TO DO :: Each line below from the one containing "body_size: 94" through the one containing "26 Jan 2026" is to be given again exactly, and no line outside that span.

Dataset entries:
# # # # #

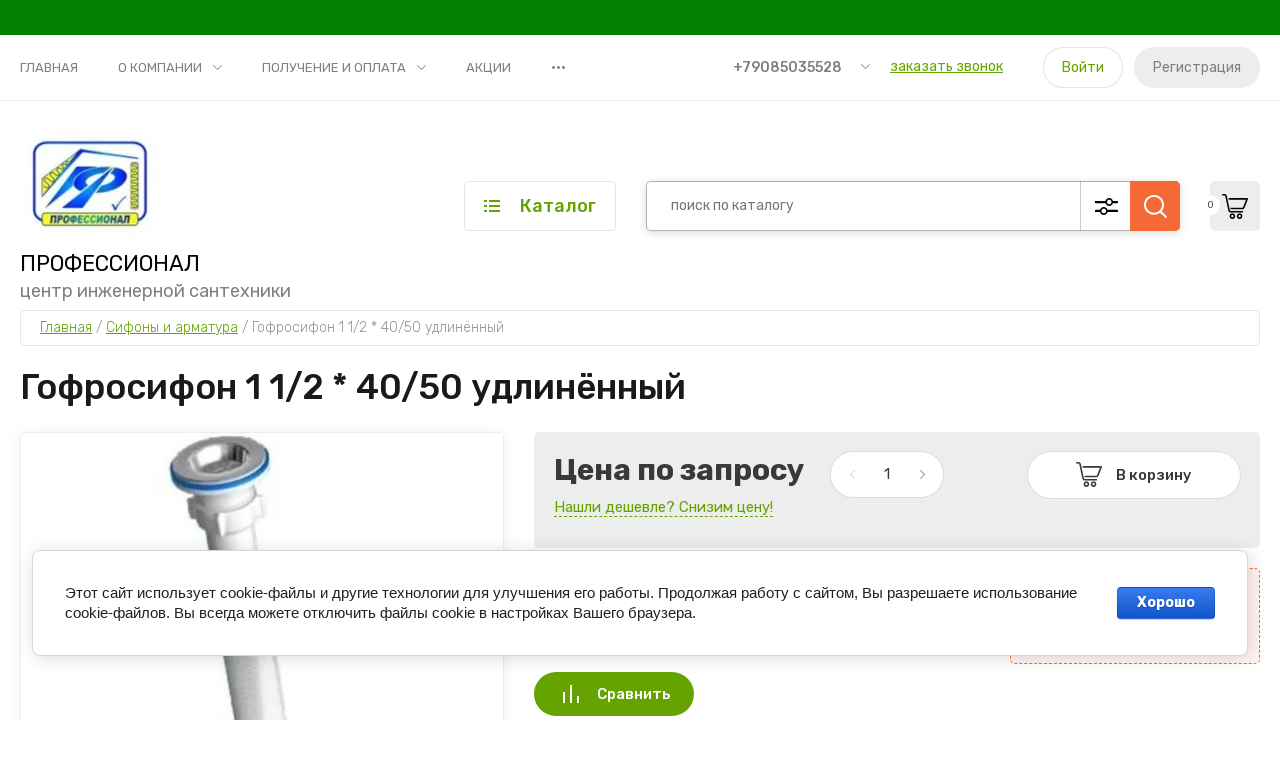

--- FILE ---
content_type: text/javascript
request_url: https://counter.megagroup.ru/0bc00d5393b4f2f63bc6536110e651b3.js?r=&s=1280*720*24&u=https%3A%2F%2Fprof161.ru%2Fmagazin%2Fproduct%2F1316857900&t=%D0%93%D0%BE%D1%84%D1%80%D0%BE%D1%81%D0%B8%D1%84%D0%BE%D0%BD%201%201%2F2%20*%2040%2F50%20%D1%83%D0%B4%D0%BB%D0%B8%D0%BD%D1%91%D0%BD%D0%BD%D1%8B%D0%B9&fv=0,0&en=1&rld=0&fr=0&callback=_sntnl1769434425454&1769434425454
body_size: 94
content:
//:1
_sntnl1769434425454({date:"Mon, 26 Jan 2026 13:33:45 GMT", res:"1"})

# # # # #

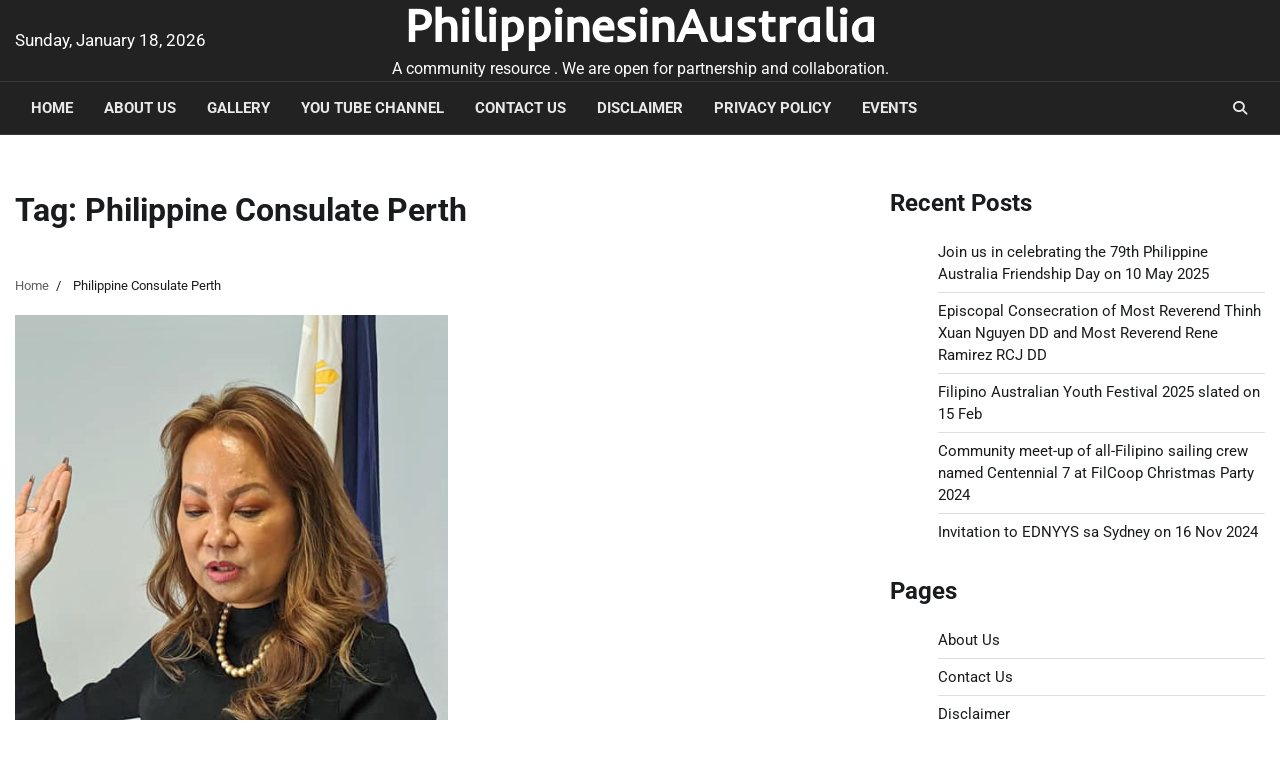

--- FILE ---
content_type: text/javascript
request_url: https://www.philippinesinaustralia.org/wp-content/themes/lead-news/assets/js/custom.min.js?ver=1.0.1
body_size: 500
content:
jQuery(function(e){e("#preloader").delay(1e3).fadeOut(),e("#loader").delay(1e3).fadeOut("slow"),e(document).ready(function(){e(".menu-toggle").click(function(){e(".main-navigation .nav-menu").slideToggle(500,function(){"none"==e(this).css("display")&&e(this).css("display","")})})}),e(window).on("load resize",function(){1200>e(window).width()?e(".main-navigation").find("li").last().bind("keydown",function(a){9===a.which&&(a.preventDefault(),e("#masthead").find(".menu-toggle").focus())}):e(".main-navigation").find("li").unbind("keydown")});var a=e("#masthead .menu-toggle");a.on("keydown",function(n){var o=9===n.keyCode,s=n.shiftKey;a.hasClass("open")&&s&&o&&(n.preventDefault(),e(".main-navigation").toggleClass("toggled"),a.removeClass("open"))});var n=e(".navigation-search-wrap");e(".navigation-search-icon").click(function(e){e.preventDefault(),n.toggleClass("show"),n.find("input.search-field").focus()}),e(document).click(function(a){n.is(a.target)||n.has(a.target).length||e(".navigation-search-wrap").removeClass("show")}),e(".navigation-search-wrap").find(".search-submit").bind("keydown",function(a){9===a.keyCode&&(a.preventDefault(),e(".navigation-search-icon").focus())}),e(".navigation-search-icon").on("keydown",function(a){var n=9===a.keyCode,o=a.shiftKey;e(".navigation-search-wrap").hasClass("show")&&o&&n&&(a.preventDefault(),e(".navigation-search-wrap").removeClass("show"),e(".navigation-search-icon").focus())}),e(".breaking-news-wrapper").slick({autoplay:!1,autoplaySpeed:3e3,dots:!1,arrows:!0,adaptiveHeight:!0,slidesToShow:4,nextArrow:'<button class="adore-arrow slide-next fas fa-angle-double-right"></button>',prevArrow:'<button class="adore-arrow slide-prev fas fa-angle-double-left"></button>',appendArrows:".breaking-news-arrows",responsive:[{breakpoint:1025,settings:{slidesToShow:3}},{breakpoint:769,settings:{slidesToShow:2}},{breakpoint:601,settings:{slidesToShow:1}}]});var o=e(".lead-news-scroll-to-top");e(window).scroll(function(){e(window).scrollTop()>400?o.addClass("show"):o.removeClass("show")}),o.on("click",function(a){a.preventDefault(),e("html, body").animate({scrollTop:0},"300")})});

# # # # #

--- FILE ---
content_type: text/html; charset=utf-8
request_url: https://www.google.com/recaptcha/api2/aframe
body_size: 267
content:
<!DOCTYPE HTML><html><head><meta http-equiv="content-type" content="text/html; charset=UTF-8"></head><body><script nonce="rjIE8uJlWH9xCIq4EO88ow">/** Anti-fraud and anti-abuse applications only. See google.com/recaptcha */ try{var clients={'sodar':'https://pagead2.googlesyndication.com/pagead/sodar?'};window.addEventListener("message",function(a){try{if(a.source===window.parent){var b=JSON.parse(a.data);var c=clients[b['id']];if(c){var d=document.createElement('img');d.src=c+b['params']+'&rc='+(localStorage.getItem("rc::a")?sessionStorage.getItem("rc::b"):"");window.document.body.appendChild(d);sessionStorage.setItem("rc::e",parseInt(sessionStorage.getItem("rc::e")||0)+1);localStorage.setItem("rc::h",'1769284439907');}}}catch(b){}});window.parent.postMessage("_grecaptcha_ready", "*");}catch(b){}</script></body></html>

# # # # #

REPLY TO THE TASK ::
body_size: 94
content:
//:1
_sntnl1769434425454({date:"Mon, 26 Jan 2026 13:33:45 GMT", res:"1"})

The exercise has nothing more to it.